• Information provided:
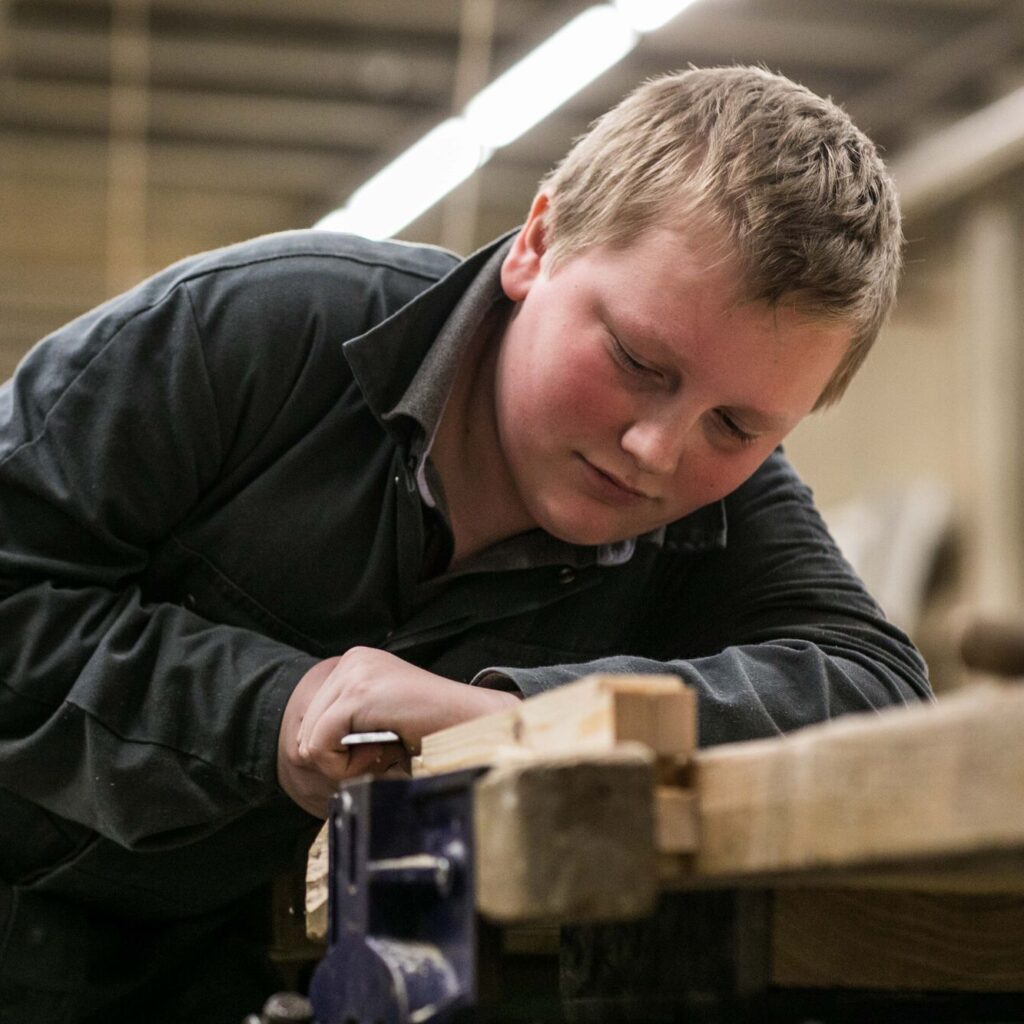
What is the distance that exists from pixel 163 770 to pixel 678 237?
817 mm

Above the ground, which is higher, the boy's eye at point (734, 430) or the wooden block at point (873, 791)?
the boy's eye at point (734, 430)

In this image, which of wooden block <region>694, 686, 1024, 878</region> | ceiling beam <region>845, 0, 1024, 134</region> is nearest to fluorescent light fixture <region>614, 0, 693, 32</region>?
ceiling beam <region>845, 0, 1024, 134</region>

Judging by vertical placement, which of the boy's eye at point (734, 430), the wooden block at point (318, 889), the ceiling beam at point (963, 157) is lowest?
the wooden block at point (318, 889)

• Direction: Put the lines of the records into a Markdown table with columns No. and Text, starting at the line that contains "Judging by vertical" and continuing through the last line of the records. Leave out blank lines and number the rows in No.

• Solution for this problem:
| No. | Text |
|---|---|
| 1 | Judging by vertical placement, which of the boy's eye at point (734, 430), the wooden block at point (318, 889), the ceiling beam at point (963, 157) is lowest? |
| 2 | the wooden block at point (318, 889) |